I am trying c++ with some maths now, and I started with simple 2D vector (or array, or matrix, what ever you call it). What I want to do is: in the file below
each line is one "line", or "vector", with the second and third columns are x coordinates. The program read line by line, reads those two x-coordinates (say x1 and x2), and gives y at any point between those two xs additional one unit (so y(20) = y(21) = ... = y(25) = 1 for the first line). y of all points start at zero.

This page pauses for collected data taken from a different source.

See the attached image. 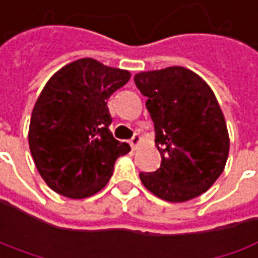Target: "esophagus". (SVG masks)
Instances as JSON below:
<instances>
[{
  "instance_id": "34e87169",
  "label": "esophagus",
  "mask_w": 258,
  "mask_h": 258,
  "mask_svg": "<svg viewBox=\"0 0 258 258\" xmlns=\"http://www.w3.org/2000/svg\"><path fill=\"white\" fill-rule=\"evenodd\" d=\"M140 143H141V137L139 136V134H134V136H133V139L130 140V144H131V147H133V149H137Z\"/></svg>"
}]
</instances>
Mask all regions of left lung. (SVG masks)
<instances>
[{
	"label": "left lung",
	"instance_id": "1",
	"mask_svg": "<svg viewBox=\"0 0 258 258\" xmlns=\"http://www.w3.org/2000/svg\"><path fill=\"white\" fill-rule=\"evenodd\" d=\"M156 131L162 164L141 172L151 194L186 202L207 192L224 172L230 151L225 118L215 94L195 72L172 66L134 76Z\"/></svg>",
	"mask_w": 258,
	"mask_h": 258
}]
</instances>
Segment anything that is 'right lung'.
<instances>
[{
    "mask_svg": "<svg viewBox=\"0 0 258 258\" xmlns=\"http://www.w3.org/2000/svg\"><path fill=\"white\" fill-rule=\"evenodd\" d=\"M130 76L86 57L63 66L43 88L31 112L28 146L40 176L56 194L95 195L111 179L115 160L131 150L108 128L107 107Z\"/></svg>",
    "mask_w": 258,
    "mask_h": 258,
    "instance_id": "1",
    "label": "right lung"
}]
</instances>
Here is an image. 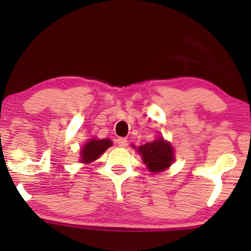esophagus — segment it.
<instances>
[{
    "mask_svg": "<svg viewBox=\"0 0 251 251\" xmlns=\"http://www.w3.org/2000/svg\"><path fill=\"white\" fill-rule=\"evenodd\" d=\"M116 142H118V145L120 147H126V145H128V140L126 138H119Z\"/></svg>",
    "mask_w": 251,
    "mask_h": 251,
    "instance_id": "1",
    "label": "esophagus"
}]
</instances>
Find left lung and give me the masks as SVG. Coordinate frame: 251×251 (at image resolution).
<instances>
[{
  "mask_svg": "<svg viewBox=\"0 0 251 251\" xmlns=\"http://www.w3.org/2000/svg\"><path fill=\"white\" fill-rule=\"evenodd\" d=\"M137 152L139 153L143 162L146 164L147 169L154 174L166 170L175 161L173 146L162 137L139 146Z\"/></svg>",
  "mask_w": 251,
  "mask_h": 251,
  "instance_id": "1",
  "label": "left lung"
}]
</instances>
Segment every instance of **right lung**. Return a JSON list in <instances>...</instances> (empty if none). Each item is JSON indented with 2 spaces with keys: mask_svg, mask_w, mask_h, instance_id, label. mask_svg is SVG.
Returning a JSON list of instances; mask_svg holds the SVG:
<instances>
[{
  "mask_svg": "<svg viewBox=\"0 0 251 251\" xmlns=\"http://www.w3.org/2000/svg\"><path fill=\"white\" fill-rule=\"evenodd\" d=\"M113 143L111 139H90L81 150V162L90 163L97 160Z\"/></svg>",
  "mask_w": 251,
  "mask_h": 251,
  "instance_id": "add662e5",
  "label": "right lung"
}]
</instances>
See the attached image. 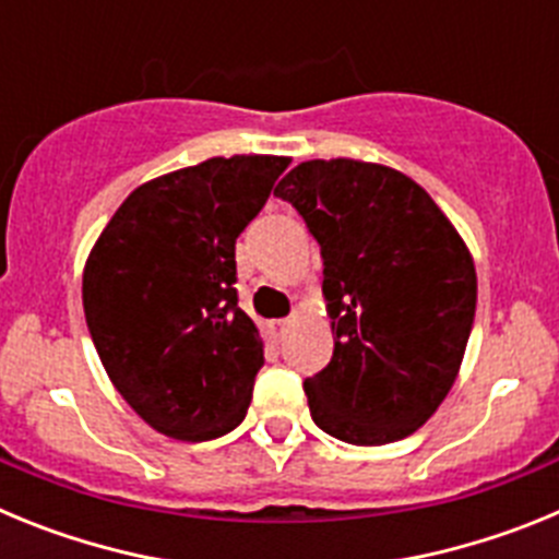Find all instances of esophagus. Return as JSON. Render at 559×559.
Wrapping results in <instances>:
<instances>
[{"instance_id": "esophagus-1", "label": "esophagus", "mask_w": 559, "mask_h": 559, "mask_svg": "<svg viewBox=\"0 0 559 559\" xmlns=\"http://www.w3.org/2000/svg\"><path fill=\"white\" fill-rule=\"evenodd\" d=\"M288 328H290V319H274V322H269L271 338L280 341L285 333H288Z\"/></svg>"}]
</instances>
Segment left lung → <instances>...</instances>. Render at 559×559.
Masks as SVG:
<instances>
[{
  "instance_id": "obj_1",
  "label": "left lung",
  "mask_w": 559,
  "mask_h": 559,
  "mask_svg": "<svg viewBox=\"0 0 559 559\" xmlns=\"http://www.w3.org/2000/svg\"><path fill=\"white\" fill-rule=\"evenodd\" d=\"M274 195L322 246L335 347L305 380L310 417L349 445L406 439L462 367L478 294L471 249L417 181L378 162H302Z\"/></svg>"
}]
</instances>
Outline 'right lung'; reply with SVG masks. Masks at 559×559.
<instances>
[{"mask_svg": "<svg viewBox=\"0 0 559 559\" xmlns=\"http://www.w3.org/2000/svg\"><path fill=\"white\" fill-rule=\"evenodd\" d=\"M288 156H212L140 185L83 265V313L103 369L153 431L185 442L243 423L263 338L237 308L235 240Z\"/></svg>", "mask_w": 559, "mask_h": 559, "instance_id": "add662e5", "label": "right lung"}]
</instances>
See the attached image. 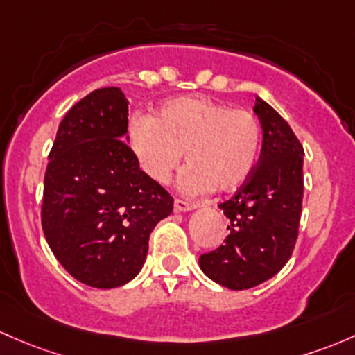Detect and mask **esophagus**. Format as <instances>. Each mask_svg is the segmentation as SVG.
<instances>
[{
	"label": "esophagus",
	"mask_w": 355,
	"mask_h": 355,
	"mask_svg": "<svg viewBox=\"0 0 355 355\" xmlns=\"http://www.w3.org/2000/svg\"><path fill=\"white\" fill-rule=\"evenodd\" d=\"M173 207H175V211L184 212V211H192V209H196L197 204L196 202H187V200H182V199H175Z\"/></svg>",
	"instance_id": "esophagus-1"
}]
</instances>
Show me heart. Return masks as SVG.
<instances>
[{
  "label": "heart",
  "instance_id": "obj_1",
  "mask_svg": "<svg viewBox=\"0 0 355 355\" xmlns=\"http://www.w3.org/2000/svg\"><path fill=\"white\" fill-rule=\"evenodd\" d=\"M130 146L149 178L166 184L185 153L180 185L187 193L233 192L252 175L262 148V128L252 112L207 96L163 103L155 119L137 115Z\"/></svg>",
  "mask_w": 355,
  "mask_h": 355
}]
</instances>
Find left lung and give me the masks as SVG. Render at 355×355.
<instances>
[{"instance_id":"1","label":"left lung","mask_w":355,"mask_h":355,"mask_svg":"<svg viewBox=\"0 0 355 355\" xmlns=\"http://www.w3.org/2000/svg\"><path fill=\"white\" fill-rule=\"evenodd\" d=\"M253 110L263 129L262 153L245 184L219 204L230 234L199 259L209 279L234 291L262 284L286 266L303 207V144L262 98Z\"/></svg>"}]
</instances>
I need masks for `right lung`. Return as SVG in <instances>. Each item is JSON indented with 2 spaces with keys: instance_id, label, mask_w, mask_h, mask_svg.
<instances>
[{
  "instance_id": "obj_1",
  "label": "right lung",
  "mask_w": 355,
  "mask_h": 355,
  "mask_svg": "<svg viewBox=\"0 0 355 355\" xmlns=\"http://www.w3.org/2000/svg\"><path fill=\"white\" fill-rule=\"evenodd\" d=\"M125 132L124 93H88L59 124L44 177L47 243L76 281L98 289L139 274L149 234L173 211V197L141 170Z\"/></svg>"
}]
</instances>
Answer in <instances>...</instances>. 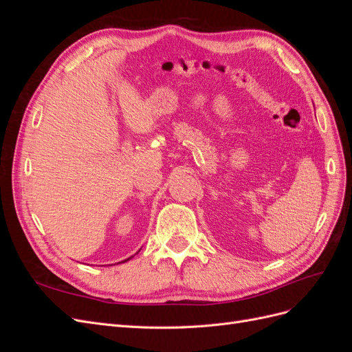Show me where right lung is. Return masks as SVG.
<instances>
[{"instance_id": "obj_1", "label": "right lung", "mask_w": 352, "mask_h": 352, "mask_svg": "<svg viewBox=\"0 0 352 352\" xmlns=\"http://www.w3.org/2000/svg\"><path fill=\"white\" fill-rule=\"evenodd\" d=\"M131 258H132V257H131ZM131 258H127V260H131ZM127 260H124V261H127ZM122 263H123V261H122Z\"/></svg>"}]
</instances>
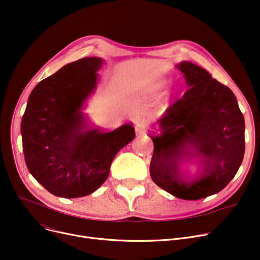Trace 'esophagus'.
<instances>
[{
    "label": "esophagus",
    "instance_id": "1",
    "mask_svg": "<svg viewBox=\"0 0 260 260\" xmlns=\"http://www.w3.org/2000/svg\"><path fill=\"white\" fill-rule=\"evenodd\" d=\"M135 131L137 134H144L147 132V125L145 124L144 122L138 121L136 123V126H135Z\"/></svg>",
    "mask_w": 260,
    "mask_h": 260
}]
</instances>
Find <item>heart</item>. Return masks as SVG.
I'll return each mask as SVG.
<instances>
[{"label": "heart", "mask_w": 260, "mask_h": 260, "mask_svg": "<svg viewBox=\"0 0 260 260\" xmlns=\"http://www.w3.org/2000/svg\"><path fill=\"white\" fill-rule=\"evenodd\" d=\"M163 86V84H162V82H155V83H153V84H149L148 86H147V91L148 92H152V93H154V92H156V91H158L161 87Z\"/></svg>", "instance_id": "heart-1"}]
</instances>
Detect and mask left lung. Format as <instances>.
I'll use <instances>...</instances> for the list:
<instances>
[{"label":"left lung","instance_id":"8db88e82","mask_svg":"<svg viewBox=\"0 0 260 260\" xmlns=\"http://www.w3.org/2000/svg\"><path fill=\"white\" fill-rule=\"evenodd\" d=\"M189 87L157 121L151 134L153 181L171 195L198 200L223 189L234 178L244 155V119L237 99L208 71L188 61L177 64ZM196 158L194 176L181 171Z\"/></svg>","mask_w":260,"mask_h":260}]
</instances>
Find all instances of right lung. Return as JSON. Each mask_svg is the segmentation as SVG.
<instances>
[{
  "label": "right lung",
  "mask_w": 260,
  "mask_h": 260,
  "mask_svg": "<svg viewBox=\"0 0 260 260\" xmlns=\"http://www.w3.org/2000/svg\"><path fill=\"white\" fill-rule=\"evenodd\" d=\"M102 65L97 57L68 63L29 94L21 123L25 162L54 196L93 193L107 179L117 153L136 136L131 123L108 133L92 128L82 112L97 88Z\"/></svg>",
  "instance_id": "1"
}]
</instances>
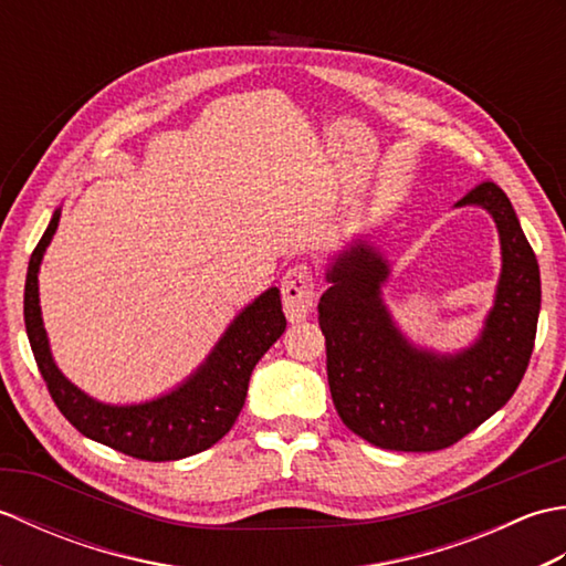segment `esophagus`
<instances>
[{
	"instance_id": "obj_1",
	"label": "esophagus",
	"mask_w": 566,
	"mask_h": 566,
	"mask_svg": "<svg viewBox=\"0 0 566 566\" xmlns=\"http://www.w3.org/2000/svg\"><path fill=\"white\" fill-rule=\"evenodd\" d=\"M314 274H311L306 264H294V268L286 270L282 280V302L284 314L290 316V321H302L308 314V308L314 306Z\"/></svg>"
}]
</instances>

You can see that y(21) = 2 since 21 appears in two intervals (two first lines), y(37) = 3 since 37 appears in three lines.
After reading the file, it should write to a new text file with the non-zero points only, point by line, like below:
Quite simple if the input file is small. The algorithm I came up with is:
- define array y from 0 to max of x, initial values are all zero.

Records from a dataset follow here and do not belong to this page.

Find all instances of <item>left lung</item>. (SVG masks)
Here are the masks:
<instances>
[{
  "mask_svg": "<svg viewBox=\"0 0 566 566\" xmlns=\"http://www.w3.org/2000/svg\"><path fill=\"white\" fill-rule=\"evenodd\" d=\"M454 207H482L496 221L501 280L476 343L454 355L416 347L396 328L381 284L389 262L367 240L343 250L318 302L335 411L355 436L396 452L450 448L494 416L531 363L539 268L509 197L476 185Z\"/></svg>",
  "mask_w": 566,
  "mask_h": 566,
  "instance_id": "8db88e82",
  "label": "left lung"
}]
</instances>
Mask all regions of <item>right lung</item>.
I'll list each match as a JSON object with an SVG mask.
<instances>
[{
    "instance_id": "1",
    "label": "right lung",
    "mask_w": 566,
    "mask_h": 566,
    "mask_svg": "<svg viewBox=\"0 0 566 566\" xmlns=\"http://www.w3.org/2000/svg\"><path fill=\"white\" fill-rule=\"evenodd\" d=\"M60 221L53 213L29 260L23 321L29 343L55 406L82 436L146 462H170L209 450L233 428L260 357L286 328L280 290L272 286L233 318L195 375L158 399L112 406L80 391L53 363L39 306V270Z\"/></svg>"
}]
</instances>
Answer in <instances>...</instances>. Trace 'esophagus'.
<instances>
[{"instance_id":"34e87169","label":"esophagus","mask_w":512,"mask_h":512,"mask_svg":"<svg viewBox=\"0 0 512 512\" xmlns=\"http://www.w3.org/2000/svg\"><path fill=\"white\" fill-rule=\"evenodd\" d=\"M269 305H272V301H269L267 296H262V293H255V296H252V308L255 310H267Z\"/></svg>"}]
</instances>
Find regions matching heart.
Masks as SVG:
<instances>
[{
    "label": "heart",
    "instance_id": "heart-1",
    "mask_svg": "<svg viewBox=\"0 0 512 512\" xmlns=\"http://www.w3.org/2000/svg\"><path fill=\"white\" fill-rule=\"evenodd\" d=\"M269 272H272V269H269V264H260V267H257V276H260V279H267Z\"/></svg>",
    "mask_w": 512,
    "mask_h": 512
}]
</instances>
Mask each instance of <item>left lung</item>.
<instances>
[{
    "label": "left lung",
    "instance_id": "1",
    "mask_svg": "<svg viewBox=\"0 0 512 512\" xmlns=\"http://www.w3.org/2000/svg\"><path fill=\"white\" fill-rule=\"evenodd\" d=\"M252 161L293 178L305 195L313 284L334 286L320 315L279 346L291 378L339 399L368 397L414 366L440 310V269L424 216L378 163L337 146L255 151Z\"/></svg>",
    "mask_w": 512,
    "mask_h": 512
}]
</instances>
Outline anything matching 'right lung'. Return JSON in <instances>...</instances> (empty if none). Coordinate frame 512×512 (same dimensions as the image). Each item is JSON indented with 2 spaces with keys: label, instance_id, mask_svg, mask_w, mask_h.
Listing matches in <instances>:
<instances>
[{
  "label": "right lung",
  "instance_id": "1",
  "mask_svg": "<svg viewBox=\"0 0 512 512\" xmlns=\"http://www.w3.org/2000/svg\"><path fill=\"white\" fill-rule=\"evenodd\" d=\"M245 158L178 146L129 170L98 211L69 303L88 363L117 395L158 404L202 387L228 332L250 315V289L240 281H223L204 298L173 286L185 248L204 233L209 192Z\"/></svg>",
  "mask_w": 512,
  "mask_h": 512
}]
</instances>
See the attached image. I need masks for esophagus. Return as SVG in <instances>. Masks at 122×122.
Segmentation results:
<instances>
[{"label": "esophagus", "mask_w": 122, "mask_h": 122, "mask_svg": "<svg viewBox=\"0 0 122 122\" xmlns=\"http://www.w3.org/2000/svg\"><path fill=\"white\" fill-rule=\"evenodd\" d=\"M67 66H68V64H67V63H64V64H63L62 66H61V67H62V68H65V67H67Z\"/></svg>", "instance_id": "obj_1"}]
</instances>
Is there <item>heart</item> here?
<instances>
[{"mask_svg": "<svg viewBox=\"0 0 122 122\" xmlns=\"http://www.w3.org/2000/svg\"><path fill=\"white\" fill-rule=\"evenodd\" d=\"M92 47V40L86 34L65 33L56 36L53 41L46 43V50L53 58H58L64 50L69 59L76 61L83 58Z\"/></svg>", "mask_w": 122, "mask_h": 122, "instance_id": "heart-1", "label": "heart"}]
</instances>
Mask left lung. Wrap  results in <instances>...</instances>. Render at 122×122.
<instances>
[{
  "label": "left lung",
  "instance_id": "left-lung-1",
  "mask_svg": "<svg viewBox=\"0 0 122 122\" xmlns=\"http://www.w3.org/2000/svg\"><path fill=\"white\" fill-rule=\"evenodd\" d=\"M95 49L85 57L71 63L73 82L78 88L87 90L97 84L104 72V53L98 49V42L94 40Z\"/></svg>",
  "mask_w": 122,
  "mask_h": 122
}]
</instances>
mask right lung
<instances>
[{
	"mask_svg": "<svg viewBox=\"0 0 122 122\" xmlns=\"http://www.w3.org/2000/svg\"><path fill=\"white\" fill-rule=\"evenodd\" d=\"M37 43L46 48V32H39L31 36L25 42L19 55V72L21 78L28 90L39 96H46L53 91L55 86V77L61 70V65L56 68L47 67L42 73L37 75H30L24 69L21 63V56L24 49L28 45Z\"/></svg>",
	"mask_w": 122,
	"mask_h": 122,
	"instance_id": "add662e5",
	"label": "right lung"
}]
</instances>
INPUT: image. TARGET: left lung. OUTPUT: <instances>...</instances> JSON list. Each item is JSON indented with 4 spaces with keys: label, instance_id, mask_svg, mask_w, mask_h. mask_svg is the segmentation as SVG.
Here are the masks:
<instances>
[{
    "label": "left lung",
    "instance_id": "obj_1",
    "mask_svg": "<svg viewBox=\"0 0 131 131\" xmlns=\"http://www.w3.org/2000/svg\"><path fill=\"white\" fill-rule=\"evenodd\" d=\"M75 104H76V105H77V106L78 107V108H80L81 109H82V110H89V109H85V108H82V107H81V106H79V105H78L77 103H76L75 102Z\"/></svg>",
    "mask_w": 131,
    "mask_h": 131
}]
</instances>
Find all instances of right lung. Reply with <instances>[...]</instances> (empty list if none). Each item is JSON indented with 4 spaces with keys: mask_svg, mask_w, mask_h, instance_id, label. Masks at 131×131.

- read the file, if x is from x1 to x2, then y(x)++;
- after done, write to file: from 0 -> x max, if y(x) is not zero, then write it down.
Problem is if x max is big, then the defined array would be big, and that is a waste of memory as well since a lot of y array is zero. Also, if x max is very big (millions to billions) then the algorithm would not work.
When your input is very sparse or over a potentially large range, consider using a std::map instead of an array or std::vector. In this case, defining y as a std::map<int,int> rather than an array should provide the desired behavior.
When your input is very sparse or over a potentially large range, consider using a std::map instead of an array or std::vector. In this case, defining y as a std::map<int,int> rather than an array should provide the desired behavior.
std::map is new to me. Even the C++ book I have (C++ Primer Plus) does not have it. Would you mind giving me some examples and how to use it?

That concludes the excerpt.